===== Fragment

Moda dla kobiet dojrzałych - porady stylistki!

Moda dla kobiet dojrzałych - porady stylistki!
Dziś tak naprawdę ciężko ocenić człowieka po wyglądzie. Powoli zanika podział na ludzi pod kątem wieku. Liczy się po prostu dobry wygląd, zdrowie i otwarty umysł. Wiele kobiet po 50. roku życia ma poważny problem co wypada nosić, a na co pozwolić sobie już nie może. Czy wskazane jest bycie modną czy już nie przystoi podążać za trendami?
/ 12.06.2018 13:54
Moda dla kobiet dojrzałych - porady stylistki!

W Polsce pokolenie ludzi dojrzałych jest mało otwarte na modę. Z reguły przeważa pogląd, że ubiór powinien być racjonalny i przede wszystkim wygodny, czyli w rzeczywistości nudny. W chwili obecnej jest wyraźna potrzeba wytyczenia reguł ubierania się dla kobiet po 50. roku życia, które nie wiedzą, co właściwie jeszcze jest dla nich.

Moda dla dojrzałych kobiet

Jak więc powinna wyglądać kobieta 50+?

Na pewno nie powinna pilnie przestrzegać mody, bo narazi się na śmieszność. Najważniejsza jest elegancja i szacunek dla siebie. A sekret elegancji polega na tym, by nie było widać wysiłku, jaki jest włożony w stworzenie wizerunku. Dojrzałe panie mogą wciąż podkreślać swoją zmysłowość. Nie poprzez odkrywanie ciała rzecz jasna, tylko np. śliwkowym kolorem jedwabnej bluzki, futrzaną etolą, czy skórzanymi spodniami. Przekaz dla otoczenia będzie jasny: jestem świadoma siebie, swojego potencjału i seksapilu. Nie jestem stara. Jestem dojrzała.

Polskie emerytki oprócz tego, że ubrane są bardzo skromnie, to mało kolorowo i byle jak. Często donaszają ciuchy po emerytkach niemieckich. Ale mody nie nosi się dwa razy! W ciuchach z lat 80-tych dobrze będzie wyglądać tylko młoda dziewczyna.

==========
===== Przekazane dane

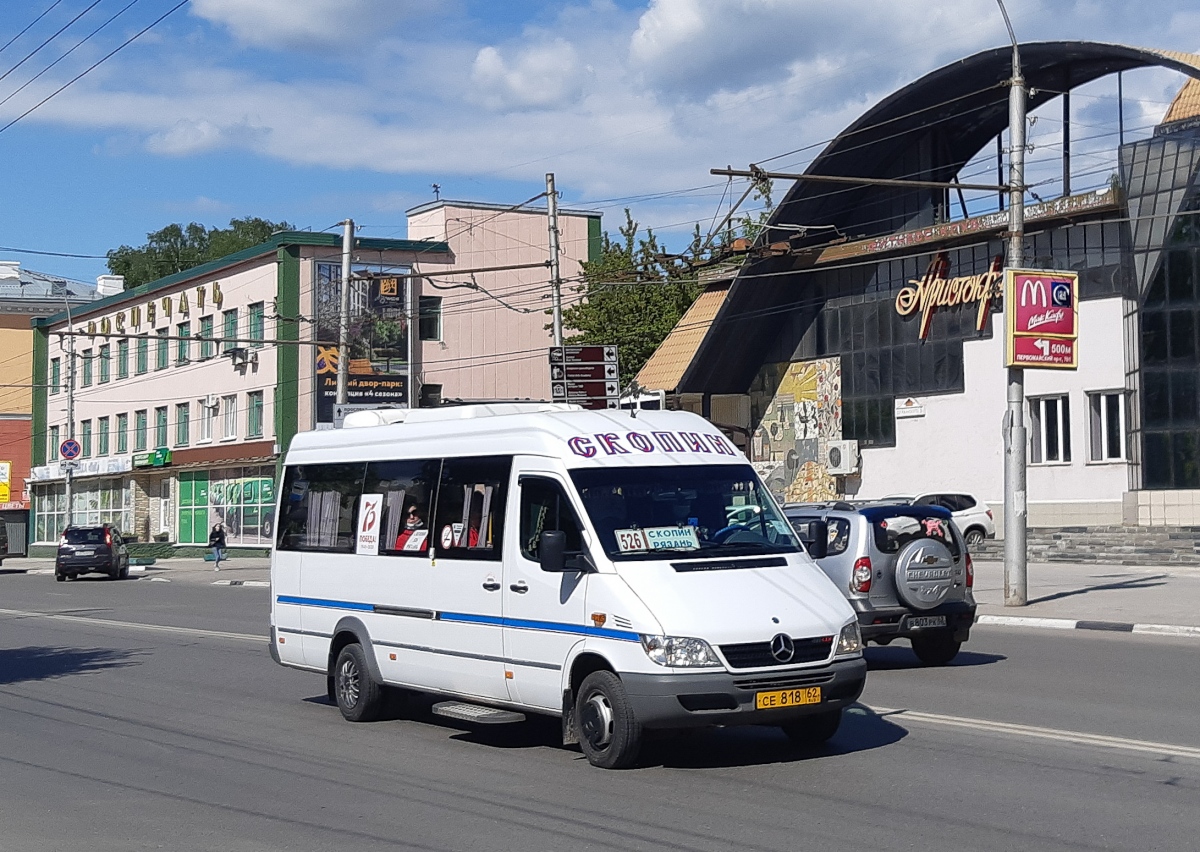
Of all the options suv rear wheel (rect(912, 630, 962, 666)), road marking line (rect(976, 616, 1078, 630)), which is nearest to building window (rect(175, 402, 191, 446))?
road marking line (rect(976, 616, 1078, 630))

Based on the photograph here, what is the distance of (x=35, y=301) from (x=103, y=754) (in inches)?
3182

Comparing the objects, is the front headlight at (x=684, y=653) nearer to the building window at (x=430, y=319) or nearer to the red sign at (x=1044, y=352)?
the red sign at (x=1044, y=352)

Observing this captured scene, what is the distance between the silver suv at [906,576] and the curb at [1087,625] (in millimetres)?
5008

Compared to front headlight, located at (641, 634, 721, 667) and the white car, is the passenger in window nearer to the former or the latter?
front headlight, located at (641, 634, 721, 667)

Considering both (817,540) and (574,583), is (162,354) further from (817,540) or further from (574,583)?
(574,583)

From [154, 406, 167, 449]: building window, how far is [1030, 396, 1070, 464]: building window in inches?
1517

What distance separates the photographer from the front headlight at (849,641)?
30.5 feet

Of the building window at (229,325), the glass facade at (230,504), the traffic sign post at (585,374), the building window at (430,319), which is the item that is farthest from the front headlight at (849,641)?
the building window at (229,325)

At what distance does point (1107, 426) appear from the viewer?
3712cm

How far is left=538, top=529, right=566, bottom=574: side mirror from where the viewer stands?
30.9 ft

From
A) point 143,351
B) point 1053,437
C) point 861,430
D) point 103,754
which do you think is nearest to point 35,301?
point 143,351

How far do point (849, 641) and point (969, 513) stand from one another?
30.0 m

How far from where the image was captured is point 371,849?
7.38 metres

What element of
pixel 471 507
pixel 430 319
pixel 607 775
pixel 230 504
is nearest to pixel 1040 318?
pixel 471 507
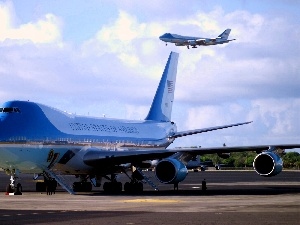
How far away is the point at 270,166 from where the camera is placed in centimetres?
4066

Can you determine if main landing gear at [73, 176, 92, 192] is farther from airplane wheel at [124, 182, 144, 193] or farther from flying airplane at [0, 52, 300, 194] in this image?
airplane wheel at [124, 182, 144, 193]

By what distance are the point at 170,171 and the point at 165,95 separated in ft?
52.2

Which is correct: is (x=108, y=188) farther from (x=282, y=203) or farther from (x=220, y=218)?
(x=220, y=218)

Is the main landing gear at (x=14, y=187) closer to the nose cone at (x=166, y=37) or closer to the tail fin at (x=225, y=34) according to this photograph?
the nose cone at (x=166, y=37)

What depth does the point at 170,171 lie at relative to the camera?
134 ft

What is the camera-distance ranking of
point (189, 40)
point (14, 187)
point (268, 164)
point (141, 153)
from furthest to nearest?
point (189, 40) < point (141, 153) < point (268, 164) < point (14, 187)

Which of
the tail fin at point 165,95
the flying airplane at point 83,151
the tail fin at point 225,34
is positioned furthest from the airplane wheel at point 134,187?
the tail fin at point 225,34

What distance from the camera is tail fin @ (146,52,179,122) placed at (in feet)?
180

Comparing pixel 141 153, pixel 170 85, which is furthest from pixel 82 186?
pixel 170 85

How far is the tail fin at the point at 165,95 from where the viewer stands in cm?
5494

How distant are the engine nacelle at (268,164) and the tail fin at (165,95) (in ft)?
50.0

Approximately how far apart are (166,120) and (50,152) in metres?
16.5

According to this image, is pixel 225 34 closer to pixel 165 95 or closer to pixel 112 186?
pixel 165 95

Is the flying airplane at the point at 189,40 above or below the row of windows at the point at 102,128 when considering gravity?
above
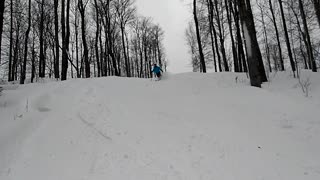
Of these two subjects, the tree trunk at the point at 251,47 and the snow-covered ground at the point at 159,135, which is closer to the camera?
the snow-covered ground at the point at 159,135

==========

* _Lista zadań_:
- 1) Wyjaśnij w jednym do trzech zdań, dlaczego według tekstu o modzie dla kobiet dojrzałych kobieta po 50. roku życia nie powinna pilnie przestrzegać mody.
- 2) Kontynuuj tekst o modzie dla kobiet dojrzałych, zaczynając zaraz po jego ostatnim zdaniu.

* _Odpowiedzi do zadań_:
- 1) Kobieta po 50. roku życia nie powinna pilnie przestrzegać mody, ponieważ naraziłaby się w ten sposób na śmieszność. Najważniejsze są dla niej elegancja i szacunek dla siebie.

- 2)
Drogie panie! Przede wszystkim nie bójcie się kolorów. Wyblakłe i bardzo nie twarzowe w tym wieku beże możecie całkowicie wyrugować z garderoby. Dbałość o dobór odpowiednich kolorów i dodatków gwarantuje sukces. Nie kierujcie się też tak bardzo wygodą. Niech będzie ładnie! Słyszę często od swoich klientek: „Już mi się nie chce”, „ Nie mam dla kogo”, „Nie stać mnie”. Kochane Panie – tak być nie może! Z szacunku dla siebie.

Generalna zasada wizerunkowa dla pań dojrzałych brzmi: umiar i jakość. Najlepiej sprawdzi się zawsze klasyka, z nutą ekstrawagancji dla pań poszukujących czy odważnych. Zasada „mniej znaczy lepiej” jest tu najlepsza.

Kolory mocne najlepiej wykorzystywać w akcentach – dodatkach. Może wyrazista torebka, może bransoleta. Uważać z wzorami. Modne wzory floralne czy nawet groszki mogą być staroświeckie. Lepsze będą wzorki geometryczne, czy nieokreślone maziaje. Również zdobienia typu: żaboty, falbanki czy marszczenia mogą wydać się babcine. Przy twarzy odpowiednie do karnacji jasne tonacje, pastele, ale też nie ma konieczności rezygnacji z ukochanej czerni. Należy wtedy dobierać szlachetne materiały, mieszać tekstury.

Sumując refleksje

Nie należy:

  1. Nosić zbyt luźnych, bezkształtnych ubrań!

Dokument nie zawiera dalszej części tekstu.